» **WHAT THE TASK REQUIRES**
Starting at the line that contains "What is the shortest" and ending at the end of the listing, rewrite the lines with "wooden fence" replaced by "timber fence" and everything else unchanged. Leave the pictures out of your answer.

» **RECORD EXTRACTS**

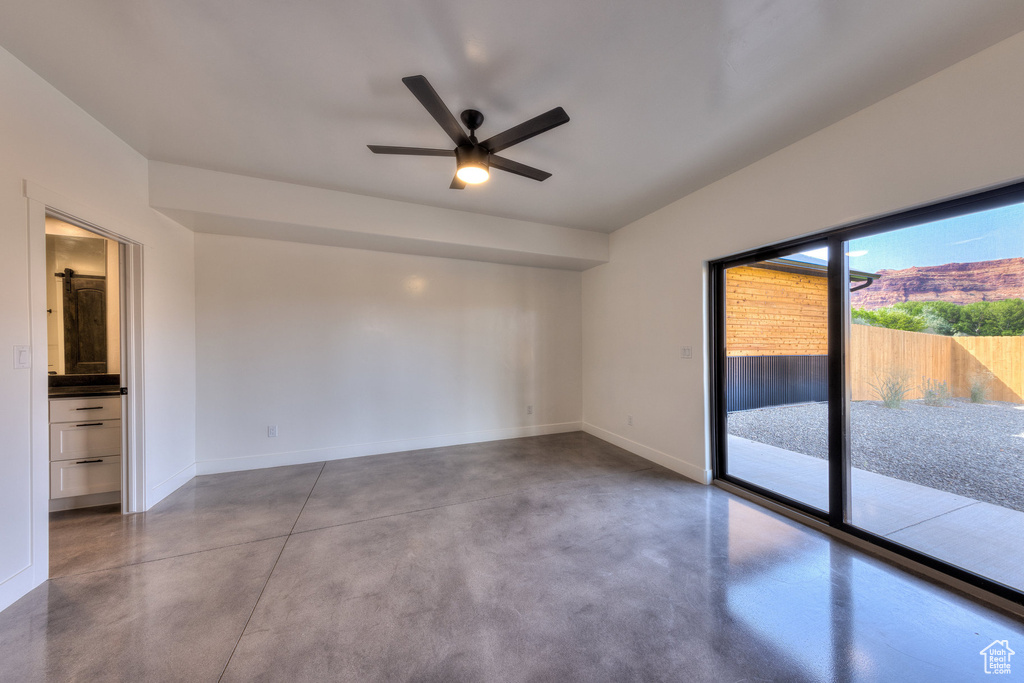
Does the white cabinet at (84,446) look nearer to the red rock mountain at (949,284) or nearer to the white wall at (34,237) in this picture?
the white wall at (34,237)

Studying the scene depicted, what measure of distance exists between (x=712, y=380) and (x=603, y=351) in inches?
62.9

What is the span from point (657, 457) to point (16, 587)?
4.67m

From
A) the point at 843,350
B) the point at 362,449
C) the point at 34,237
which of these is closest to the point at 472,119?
the point at 34,237

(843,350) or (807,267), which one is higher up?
(807,267)

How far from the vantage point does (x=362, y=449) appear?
13.3ft

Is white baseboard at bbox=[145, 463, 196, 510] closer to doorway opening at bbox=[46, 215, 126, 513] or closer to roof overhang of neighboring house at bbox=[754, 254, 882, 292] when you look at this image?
doorway opening at bbox=[46, 215, 126, 513]

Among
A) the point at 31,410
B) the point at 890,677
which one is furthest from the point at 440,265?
the point at 890,677

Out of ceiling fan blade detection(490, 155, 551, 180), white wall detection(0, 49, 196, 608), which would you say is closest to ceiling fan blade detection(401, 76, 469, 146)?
ceiling fan blade detection(490, 155, 551, 180)

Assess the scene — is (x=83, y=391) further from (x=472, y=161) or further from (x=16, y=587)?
(x=472, y=161)

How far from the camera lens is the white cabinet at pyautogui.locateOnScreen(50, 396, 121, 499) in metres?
2.71

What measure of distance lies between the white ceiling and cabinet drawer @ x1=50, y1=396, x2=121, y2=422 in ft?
6.78

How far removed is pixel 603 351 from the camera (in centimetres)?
473

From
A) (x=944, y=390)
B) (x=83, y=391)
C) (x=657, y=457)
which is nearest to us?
(x=944, y=390)

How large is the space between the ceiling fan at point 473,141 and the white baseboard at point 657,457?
9.99 feet
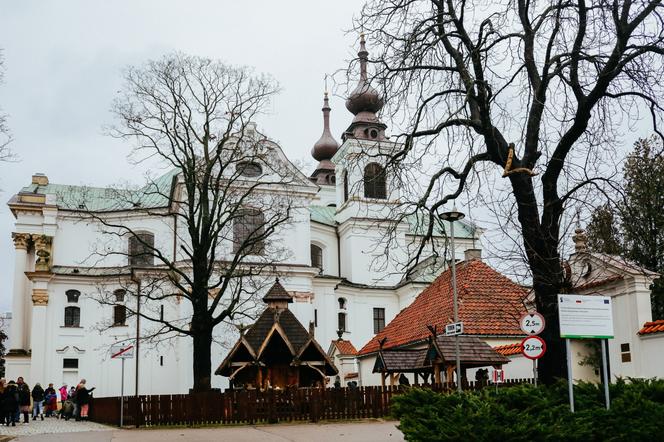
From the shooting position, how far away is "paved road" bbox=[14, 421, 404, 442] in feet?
57.9

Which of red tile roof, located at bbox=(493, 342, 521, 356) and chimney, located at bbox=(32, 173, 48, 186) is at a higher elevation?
chimney, located at bbox=(32, 173, 48, 186)

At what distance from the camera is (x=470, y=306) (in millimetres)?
28031

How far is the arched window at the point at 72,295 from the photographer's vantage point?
5153cm

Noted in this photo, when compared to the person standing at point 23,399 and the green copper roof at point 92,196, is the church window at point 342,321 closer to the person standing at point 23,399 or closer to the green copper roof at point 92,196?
the green copper roof at point 92,196

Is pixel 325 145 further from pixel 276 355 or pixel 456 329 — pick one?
pixel 456 329

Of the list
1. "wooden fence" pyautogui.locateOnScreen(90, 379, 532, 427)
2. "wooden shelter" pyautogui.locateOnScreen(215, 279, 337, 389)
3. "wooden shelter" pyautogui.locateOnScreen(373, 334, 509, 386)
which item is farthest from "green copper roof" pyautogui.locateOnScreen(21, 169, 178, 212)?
"wooden shelter" pyautogui.locateOnScreen(373, 334, 509, 386)

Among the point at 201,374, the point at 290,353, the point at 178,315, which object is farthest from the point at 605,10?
the point at 178,315

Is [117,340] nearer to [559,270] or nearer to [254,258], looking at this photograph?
[254,258]

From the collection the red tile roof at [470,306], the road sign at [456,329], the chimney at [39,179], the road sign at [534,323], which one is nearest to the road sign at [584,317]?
the road sign at [534,323]

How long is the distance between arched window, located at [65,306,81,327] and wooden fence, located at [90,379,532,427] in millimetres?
28972

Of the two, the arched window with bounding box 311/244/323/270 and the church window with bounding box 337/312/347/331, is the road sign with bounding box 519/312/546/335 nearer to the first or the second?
the church window with bounding box 337/312/347/331

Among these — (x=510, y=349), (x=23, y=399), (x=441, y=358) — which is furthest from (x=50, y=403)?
(x=510, y=349)

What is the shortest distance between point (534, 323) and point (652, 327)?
531cm

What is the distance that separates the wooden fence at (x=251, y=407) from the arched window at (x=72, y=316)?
1141 inches
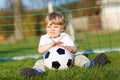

» **PROBLEM SOLUTION**
What is the shortest distance between point (534, 323) and point (652, 327)?
531cm

What is the distance that separates the timber fence at (x=251, y=407) from the arched window at (x=72, y=316)?
1141 inches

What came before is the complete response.